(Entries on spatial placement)
--*--

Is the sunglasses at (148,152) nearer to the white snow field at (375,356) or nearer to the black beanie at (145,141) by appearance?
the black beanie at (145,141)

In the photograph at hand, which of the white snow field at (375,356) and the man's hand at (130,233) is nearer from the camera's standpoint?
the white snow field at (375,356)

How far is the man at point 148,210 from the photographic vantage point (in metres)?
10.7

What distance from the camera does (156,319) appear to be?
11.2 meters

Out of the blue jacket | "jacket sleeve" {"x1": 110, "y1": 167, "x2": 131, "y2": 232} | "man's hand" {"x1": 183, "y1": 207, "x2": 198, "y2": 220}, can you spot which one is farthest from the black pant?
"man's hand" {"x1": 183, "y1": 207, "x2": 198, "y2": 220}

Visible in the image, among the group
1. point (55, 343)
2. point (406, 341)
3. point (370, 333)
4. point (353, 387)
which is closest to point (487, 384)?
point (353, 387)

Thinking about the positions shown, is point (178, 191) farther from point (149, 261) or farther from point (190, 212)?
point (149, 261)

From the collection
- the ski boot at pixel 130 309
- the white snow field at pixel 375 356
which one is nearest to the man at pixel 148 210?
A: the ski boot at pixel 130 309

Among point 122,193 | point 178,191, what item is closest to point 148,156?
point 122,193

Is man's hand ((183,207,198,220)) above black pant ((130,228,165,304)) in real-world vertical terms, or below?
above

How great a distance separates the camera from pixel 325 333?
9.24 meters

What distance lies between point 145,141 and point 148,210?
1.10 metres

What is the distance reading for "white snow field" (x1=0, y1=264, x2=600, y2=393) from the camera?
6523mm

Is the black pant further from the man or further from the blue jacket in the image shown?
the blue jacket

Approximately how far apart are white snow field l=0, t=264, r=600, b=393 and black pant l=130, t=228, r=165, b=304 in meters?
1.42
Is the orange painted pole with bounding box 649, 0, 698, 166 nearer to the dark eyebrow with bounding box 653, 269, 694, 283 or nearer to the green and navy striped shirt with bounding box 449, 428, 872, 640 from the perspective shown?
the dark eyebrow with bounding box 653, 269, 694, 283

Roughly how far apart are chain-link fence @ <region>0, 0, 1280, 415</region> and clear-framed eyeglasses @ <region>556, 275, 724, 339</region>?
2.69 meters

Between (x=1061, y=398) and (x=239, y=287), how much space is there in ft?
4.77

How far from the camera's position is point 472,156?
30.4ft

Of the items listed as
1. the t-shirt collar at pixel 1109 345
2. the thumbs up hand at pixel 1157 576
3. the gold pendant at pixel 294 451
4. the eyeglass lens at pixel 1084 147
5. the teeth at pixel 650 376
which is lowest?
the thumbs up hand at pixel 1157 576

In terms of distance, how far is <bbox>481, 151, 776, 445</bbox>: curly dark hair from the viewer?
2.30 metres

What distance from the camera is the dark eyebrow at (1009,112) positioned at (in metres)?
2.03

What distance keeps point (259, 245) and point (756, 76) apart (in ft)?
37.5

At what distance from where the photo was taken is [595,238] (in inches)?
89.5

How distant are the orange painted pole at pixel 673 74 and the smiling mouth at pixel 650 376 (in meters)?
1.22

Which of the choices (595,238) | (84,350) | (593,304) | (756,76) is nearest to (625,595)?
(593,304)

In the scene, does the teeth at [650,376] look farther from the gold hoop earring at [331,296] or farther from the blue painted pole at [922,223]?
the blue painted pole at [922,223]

--*--

### What needs to be done
Format every line of the rows above as a numbered list, one line per item, and omit the blank lines.

### Answer to this problem
1. Is the sunglasses at (148,152) nearer to the white snow field at (375,356) or nearer to the black beanie at (145,141) by appearance?
2. the black beanie at (145,141)
3. In the photograph at hand, which of the white snow field at (375,356) and the man's hand at (130,233) is nearer from the camera's standpoint?
4. the white snow field at (375,356)
5. How far is the man at point 148,210 from the photographic vantage point (in metres)?
6. 10.7
7. What distance from the camera does (156,319) appear to be?
8. 11.2 meters
9. Out of the blue jacket | "jacket sleeve" {"x1": 110, "y1": 167, "x2": 131, "y2": 232} | "man's hand" {"x1": 183, "y1": 207, "x2": 198, "y2": 220}, can you spot which one is farthest from the black pant?
10. "man's hand" {"x1": 183, "y1": 207, "x2": 198, "y2": 220}
11. Visible in the image, among the group
12. 1. point (55, 343)
13. 2. point (406, 341)
14. 3. point (370, 333)
15. 4. point (353, 387)
16. which is closest to point (487, 384)?
17. point (353, 387)
18. Thinking about the positions shown, is point (178, 191) farther from point (149, 261) or farther from point (190, 212)?
19. point (149, 261)
20. From the collection
21. - the ski boot at pixel 130 309
22. - the white snow field at pixel 375 356
23. which one is nearest to the man at pixel 148 210?
24. A: the ski boot at pixel 130 309
25. Among point 122,193 | point 178,191, what item is closest to point 148,156?
26. point 122,193
27. Is man's hand ((183,207,198,220)) above black pant ((130,228,165,304)) in real-world vertical terms, or below?
28. above
29. How great a distance separates the camera from pixel 325 333?
30. 9.24 meters
31. What distance lies between point 145,141 and point 148,210?
32. 1.10 metres
33. What is the distance reading for "white snow field" (x1=0, y1=264, x2=600, y2=393) from the camera?
34. 6523mm
35. Is the black pant further from the man or further from the blue jacket in the image shown?
36. the blue jacket
37. Approximately how far apart are white snow field l=0, t=264, r=600, b=393 and black pant l=130, t=228, r=165, b=304 in meters?
38. 1.42
39. Is the orange painted pole with bounding box 649, 0, 698, 166 nearer to the dark eyebrow with bounding box 653, 269, 694, 283 or nearer to the green and navy striped shirt with bounding box 449, 428, 872, 640 from the perspective shown?
40. the dark eyebrow with bounding box 653, 269, 694, 283
41. Roughly how far apart are chain-link fence @ <region>0, 0, 1280, 415</region> and clear-framed eyeglasses @ <region>556, 275, 724, 339</region>?
42. 2.69 meters
43. Between (x=1061, y=398) and (x=239, y=287), how much space is there in ft?
44. 4.77
45. How far from the camera's position is point 472,156?
46. 30.4ft
47. Of the items listed as
48. 1. the t-shirt collar at pixel 1109 345
49. 2. the thumbs up hand at pixel 1157 576
50. 3. the gold pendant at pixel 294 451
51. 4. the eyeglass lens at pixel 1084 147
52. 5. the teeth at pixel 650 376
53. which is lowest?
54. the thumbs up hand at pixel 1157 576
55. In terms of distance, how far is <bbox>481, 151, 776, 445</bbox>: curly dark hair from the viewer?
56. 2.30 metres
57. What distance from the camera is the dark eyebrow at (1009,112) positioned at (in metres)?
58. 2.03
59. What distance keeps point (259, 245) and point (756, 76) apart (in ft)?
60. 37.5
61. At what distance from where the photo was taken is [595,238] (in inches)?
62. 89.5
63. How distant are the orange painted pole at pixel 673 74 and the smiling mouth at pixel 650 376 (in meters)?
64. 1.22
65. Which of the choices (595,238) | (84,350) | (593,304) | (756,76) is nearest to (625,595)?
66. (593,304)
67. In the scene, does the teeth at [650,376] look farther from the gold hoop earring at [331,296] or farther from the blue painted pole at [922,223]?
68. the blue painted pole at [922,223]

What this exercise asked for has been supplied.